In her latest novel, Elizabeth George writes a complicated plot that brings her wounded inspector, Thomas Lynley, to England’s glorious Lake District to conduct an undercover investigation. Still grieving over the deaths of his wife Helen and their unborn child, Lynley’s efforts to move ahead are causing him to question his actions in several quarters.

Wealthy Bernard Fairclough’s nephew has drowned, and his death has been ruled an accidental drowning. Yet through his highly-placed contacts at New Scotland Yard, the influential Lord manages to arrange for a discreet inquiry to determine if the death was really an accident, and Lynley finds himself summarily dispatched incognito to Cumbria. He’s tasked with determining whether Fairclough’s son, Nicholas, a reformed drug and alcohol addict, might be responsible for loosening the boathouse stones on which the unlucky Ian Fairclough slipped and fell to his death.

The coroner thinks not, but Lynley has asked his old friend, forensic specialist Simon St. James, and his photographer wife, Deborah, to nose around, hoping to find any evidence of foul play. Back in London, DS Havers is engaged in off-the-record research for Lynley, which will have its own affect on her position and put her an uncomfortable position with her superior. Her private life gets a good work out here, too.

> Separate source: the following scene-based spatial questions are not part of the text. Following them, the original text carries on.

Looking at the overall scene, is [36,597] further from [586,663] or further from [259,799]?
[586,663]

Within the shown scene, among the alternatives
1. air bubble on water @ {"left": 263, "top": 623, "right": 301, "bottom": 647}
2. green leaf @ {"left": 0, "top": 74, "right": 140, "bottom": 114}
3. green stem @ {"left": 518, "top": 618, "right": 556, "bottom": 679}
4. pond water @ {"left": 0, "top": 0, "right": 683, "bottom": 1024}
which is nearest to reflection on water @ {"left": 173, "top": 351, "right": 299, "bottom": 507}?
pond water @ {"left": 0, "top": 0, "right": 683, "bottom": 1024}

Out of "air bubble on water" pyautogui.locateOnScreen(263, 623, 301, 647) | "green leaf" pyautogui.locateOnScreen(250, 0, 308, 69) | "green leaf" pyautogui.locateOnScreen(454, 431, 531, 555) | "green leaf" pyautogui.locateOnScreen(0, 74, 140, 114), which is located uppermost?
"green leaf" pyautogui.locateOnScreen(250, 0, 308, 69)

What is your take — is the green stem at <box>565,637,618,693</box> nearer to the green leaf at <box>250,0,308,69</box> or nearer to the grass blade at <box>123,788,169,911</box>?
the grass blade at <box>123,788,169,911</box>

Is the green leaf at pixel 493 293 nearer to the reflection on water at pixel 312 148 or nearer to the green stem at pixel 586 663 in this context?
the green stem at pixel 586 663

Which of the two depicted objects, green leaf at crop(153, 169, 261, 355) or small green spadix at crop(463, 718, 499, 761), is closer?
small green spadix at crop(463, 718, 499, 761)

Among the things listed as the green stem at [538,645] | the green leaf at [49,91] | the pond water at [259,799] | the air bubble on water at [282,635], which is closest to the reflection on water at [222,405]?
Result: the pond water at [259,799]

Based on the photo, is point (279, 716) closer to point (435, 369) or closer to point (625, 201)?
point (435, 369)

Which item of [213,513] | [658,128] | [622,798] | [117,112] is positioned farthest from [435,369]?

There is plenty for all of them to investigate in the dysfunctional Faircloughs, who include: Fairclough’s distinctly different twin daughters, Manette and Mignon; his nephew Ian’s angry son Tim and sexually active ex-wife Niamh; as well as the man Ian left his family for, the foreign-born Kaveh. Add to the mix the Lord’s daughter-in-law, the beautiful and secretive Argentinean wife of Nicholas, Alatea, and there are scores of possibilities, real and imagined. Muddying the landscape is a tabloid reporter sent to find a sex scandal when he’d rather be writing poetry.

The Cumbrian landscape plays its part in the action, as deeply buried secrets will rise to the surface, with deception and delusion found to be at the heart of too many lives. Homophobia, infidelity, illegitimacy and greed all surface, but it is Deborah St. James, dealing with her own infertility and feeling a kinship to Alatea, who sets in motion the final tragedy.

Themes and subplots abound in this weighty tome, just over six hundred pages, that has a melodramatic feel at times that will try some readers patience. But fans will enjoy a few twists of the regular cast’s lives, and devour every page.